◆ YOUR TASK: When counting, include every line of the data that holds "against", then state the total alone.

◆ RECORDS:
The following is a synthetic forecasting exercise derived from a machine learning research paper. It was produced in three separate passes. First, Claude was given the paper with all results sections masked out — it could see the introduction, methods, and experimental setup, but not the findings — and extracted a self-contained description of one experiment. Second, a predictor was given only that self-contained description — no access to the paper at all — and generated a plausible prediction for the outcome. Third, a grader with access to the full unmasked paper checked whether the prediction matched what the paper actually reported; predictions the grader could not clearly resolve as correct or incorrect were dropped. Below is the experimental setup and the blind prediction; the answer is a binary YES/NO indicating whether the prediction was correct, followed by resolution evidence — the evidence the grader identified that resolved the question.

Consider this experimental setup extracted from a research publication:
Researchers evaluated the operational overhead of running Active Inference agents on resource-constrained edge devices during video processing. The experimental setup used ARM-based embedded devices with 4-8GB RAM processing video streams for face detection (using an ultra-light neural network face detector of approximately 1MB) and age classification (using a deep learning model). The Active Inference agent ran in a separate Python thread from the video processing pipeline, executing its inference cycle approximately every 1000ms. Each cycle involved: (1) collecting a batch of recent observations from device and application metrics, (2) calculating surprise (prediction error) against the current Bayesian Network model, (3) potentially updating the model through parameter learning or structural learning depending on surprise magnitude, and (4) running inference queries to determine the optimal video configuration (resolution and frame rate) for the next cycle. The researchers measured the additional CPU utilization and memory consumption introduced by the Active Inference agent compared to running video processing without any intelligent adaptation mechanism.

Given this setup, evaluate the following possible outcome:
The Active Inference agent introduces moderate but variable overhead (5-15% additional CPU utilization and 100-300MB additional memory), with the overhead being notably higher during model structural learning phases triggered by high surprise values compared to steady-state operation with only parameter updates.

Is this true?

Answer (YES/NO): NO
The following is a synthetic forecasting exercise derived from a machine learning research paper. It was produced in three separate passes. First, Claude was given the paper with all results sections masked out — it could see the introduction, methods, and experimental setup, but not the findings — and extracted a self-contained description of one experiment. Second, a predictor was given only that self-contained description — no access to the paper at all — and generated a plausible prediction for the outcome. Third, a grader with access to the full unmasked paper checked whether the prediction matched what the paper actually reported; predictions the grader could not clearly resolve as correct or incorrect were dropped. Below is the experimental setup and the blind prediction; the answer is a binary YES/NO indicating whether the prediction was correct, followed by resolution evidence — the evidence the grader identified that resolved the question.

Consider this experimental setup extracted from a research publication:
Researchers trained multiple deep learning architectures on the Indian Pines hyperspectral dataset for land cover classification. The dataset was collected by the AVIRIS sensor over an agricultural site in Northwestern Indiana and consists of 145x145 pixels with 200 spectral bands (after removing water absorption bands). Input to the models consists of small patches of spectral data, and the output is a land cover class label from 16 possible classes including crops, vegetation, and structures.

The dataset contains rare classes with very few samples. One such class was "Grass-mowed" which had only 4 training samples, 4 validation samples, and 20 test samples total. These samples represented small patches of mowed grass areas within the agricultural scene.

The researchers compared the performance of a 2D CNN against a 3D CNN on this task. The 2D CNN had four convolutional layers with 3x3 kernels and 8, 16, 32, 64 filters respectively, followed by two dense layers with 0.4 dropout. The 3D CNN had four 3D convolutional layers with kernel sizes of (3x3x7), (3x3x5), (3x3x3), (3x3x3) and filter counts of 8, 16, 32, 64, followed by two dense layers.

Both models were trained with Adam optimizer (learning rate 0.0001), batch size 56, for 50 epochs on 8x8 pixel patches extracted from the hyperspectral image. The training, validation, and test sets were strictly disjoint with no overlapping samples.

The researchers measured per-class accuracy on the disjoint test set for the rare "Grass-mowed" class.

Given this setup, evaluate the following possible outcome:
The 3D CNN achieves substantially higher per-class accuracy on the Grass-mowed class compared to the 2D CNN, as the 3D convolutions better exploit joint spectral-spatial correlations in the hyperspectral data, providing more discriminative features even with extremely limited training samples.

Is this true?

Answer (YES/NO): YES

◆ THE ANSWER: 2